→ **What you will do**
- a) Answer these questions from the issue page, one per line:
(i) What license does the repository carry?
(ii) What number does the issue have?
(iii) According to the issue page, what should the bucket count of the self sub aggregation be constrained to?
- b) Reproduce the part of the issue page starting at "Closed paul-butcher closed" and ending at "the filter term(s)", word for word.

→ **Source**
^^^^^^^^^^^^^^^^

The self sub aggregation in a paired aggregation should have size=n, where n is the size of the list of filter terms - Githubissues

wellcomecollection / catalogue-api

:crystal_ball: The API for searching the Wellcome Collection catalogue.

https://developers.wellcomecollection.org

MIT License

4 stars 0 forks source link

The self sub aggregation in a paired aggregation should have size=n, where n is the size of the list of filter terms #712

Closed paul-butcher closed 12 months ago

paul-butcher commented 1 year ago

Currently, the self sub aggregation is a copy of the main terms aggregation to which it corresponds, operating on a differently filtered set but with some changes:

It can return buckets of zero size
It only returns buckets that match the filter term(s)

Given that the purpose of this sub aggregation is to return the filter terms if they are absent from the otherwise filtered query, the bucket count should be constrained to the number of terms requested.

^^^^^^^^^^^^^^^^

→ **Data provided**

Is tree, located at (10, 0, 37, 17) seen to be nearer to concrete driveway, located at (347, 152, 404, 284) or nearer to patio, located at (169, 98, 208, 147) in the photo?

^^^^^^^^^^^^^^^^

→ **Solutions**
- a)
(i) The MIT License.
(ii) #712.
(iii) The number of terms requested.

- b)
Closed paul-butcher closed 12 months ago

paul-butcher commented 1 year ago

Currently, the self sub aggregation is a copy of the main terms aggregation to which it corresponds, operating on a differently filtered set but with some changes:

It can return buckets of zero size
It only returns buckets that match the filter term(s)